Born in Harlem, New York (1960-2024)

Faith Ringgold

Window of the Wedding #3: Woman (left); Window of the Wedding #4: Man (right), 1974

Acrylic on canvas, with pieced-fabric border
© 2022 Faith Ringgold/Artists Rights Society (ARS), New York; courtesy ACA Galleries, New York. Photo by Dario Lasagni.

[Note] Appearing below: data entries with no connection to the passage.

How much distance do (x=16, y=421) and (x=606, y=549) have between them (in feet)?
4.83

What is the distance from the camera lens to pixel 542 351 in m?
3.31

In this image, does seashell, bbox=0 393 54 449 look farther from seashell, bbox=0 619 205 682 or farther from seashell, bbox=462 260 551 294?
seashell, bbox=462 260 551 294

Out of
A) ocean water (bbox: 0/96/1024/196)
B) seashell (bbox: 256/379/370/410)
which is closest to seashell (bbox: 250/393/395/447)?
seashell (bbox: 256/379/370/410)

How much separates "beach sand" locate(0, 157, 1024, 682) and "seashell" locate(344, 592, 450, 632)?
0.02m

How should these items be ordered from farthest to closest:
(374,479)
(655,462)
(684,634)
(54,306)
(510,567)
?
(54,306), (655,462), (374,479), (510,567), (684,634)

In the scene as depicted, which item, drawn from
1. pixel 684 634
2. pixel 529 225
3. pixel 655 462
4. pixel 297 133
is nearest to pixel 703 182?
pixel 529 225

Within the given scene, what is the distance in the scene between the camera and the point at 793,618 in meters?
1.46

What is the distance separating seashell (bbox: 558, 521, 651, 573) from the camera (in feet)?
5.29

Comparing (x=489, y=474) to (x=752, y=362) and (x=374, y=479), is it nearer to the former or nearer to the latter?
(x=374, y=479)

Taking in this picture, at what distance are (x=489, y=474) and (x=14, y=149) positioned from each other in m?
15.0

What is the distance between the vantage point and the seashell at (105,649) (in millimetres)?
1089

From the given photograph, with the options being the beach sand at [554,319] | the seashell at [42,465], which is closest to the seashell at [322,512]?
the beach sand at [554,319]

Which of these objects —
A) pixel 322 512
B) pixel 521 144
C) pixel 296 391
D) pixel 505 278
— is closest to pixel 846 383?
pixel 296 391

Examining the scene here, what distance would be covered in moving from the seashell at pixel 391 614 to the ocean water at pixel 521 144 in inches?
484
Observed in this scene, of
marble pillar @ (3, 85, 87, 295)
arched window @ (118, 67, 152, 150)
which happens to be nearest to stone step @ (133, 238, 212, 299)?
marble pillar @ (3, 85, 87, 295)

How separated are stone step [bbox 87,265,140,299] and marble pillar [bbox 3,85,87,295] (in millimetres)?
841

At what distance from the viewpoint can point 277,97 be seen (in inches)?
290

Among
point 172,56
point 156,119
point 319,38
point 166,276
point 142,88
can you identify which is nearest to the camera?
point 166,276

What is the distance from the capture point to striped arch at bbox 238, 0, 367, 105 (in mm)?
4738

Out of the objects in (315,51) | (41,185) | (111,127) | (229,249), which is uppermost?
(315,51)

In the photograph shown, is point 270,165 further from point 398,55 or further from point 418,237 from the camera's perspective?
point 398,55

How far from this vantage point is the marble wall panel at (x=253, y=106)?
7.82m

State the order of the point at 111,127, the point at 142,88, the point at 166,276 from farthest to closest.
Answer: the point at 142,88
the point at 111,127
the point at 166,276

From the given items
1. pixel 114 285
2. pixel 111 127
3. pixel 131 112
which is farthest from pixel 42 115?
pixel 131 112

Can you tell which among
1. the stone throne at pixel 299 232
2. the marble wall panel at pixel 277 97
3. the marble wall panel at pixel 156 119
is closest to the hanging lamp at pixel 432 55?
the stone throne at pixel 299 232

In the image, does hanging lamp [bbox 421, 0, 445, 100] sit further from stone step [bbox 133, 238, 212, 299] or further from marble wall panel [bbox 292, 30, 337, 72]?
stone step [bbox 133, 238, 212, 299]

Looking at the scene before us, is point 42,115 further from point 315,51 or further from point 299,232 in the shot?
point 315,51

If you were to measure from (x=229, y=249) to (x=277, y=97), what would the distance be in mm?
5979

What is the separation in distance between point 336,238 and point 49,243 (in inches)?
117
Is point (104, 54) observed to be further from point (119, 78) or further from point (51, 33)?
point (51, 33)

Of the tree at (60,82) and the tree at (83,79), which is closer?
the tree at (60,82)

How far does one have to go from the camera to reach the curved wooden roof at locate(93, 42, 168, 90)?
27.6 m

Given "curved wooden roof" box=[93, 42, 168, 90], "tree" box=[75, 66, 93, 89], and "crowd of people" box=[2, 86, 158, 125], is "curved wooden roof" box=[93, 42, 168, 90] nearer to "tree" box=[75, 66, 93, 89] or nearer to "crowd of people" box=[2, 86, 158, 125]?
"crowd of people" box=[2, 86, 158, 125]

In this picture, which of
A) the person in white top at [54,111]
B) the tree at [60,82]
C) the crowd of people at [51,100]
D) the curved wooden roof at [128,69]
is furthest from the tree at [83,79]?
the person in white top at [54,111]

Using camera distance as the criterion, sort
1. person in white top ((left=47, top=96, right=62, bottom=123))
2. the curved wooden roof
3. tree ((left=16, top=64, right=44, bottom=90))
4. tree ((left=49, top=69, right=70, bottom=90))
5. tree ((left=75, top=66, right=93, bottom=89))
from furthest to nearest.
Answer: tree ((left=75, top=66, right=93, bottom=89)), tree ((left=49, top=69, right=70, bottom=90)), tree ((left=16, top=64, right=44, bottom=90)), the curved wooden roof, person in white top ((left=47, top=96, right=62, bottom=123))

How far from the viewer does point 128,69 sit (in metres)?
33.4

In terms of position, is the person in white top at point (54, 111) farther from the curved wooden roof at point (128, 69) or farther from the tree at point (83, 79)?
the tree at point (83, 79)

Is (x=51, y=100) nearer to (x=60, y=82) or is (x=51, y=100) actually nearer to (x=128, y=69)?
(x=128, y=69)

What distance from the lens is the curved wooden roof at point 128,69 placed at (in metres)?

Faith Ringgold was an artist, activist, teacher, and children’s book author, perhaps best known for her story quilts, which combine narratives drawn from her own experiences as a Black woman with politics and social history to “tell my story, or, more to the point, my side of the story.” In 1972 Ringgold encountered a gallery of fifteenth-century Tibetan and Nepalese thangka paintings while visiting the Rijksmuseum in Amsterdam. Offering a solution to her ongoing difficulties with storing and transporting large canvases, the thangka format was lightweight and infinitely mobile. Ringgold’s Window of the Wedding thangka series is characterized by vivid abstract patterning inspired by Kuba textiles. With titles that refer to “small talk,” “patience and responsibility,” and “family”—alongside “man” and “woman”—the works in this series imagine the foundational components of a marriage. They were also used as backdrops for soft sculptures depicting couples that Ringgold made around the same time

Faith Ringgold sits before her quilt Tar Beach in 1993. Photo by Kathy Willens

“My ancestry is the history of me, and I’m very interested in that. I always come from the perspective of being a Black woman in America— that’s my story, at all times of my life.”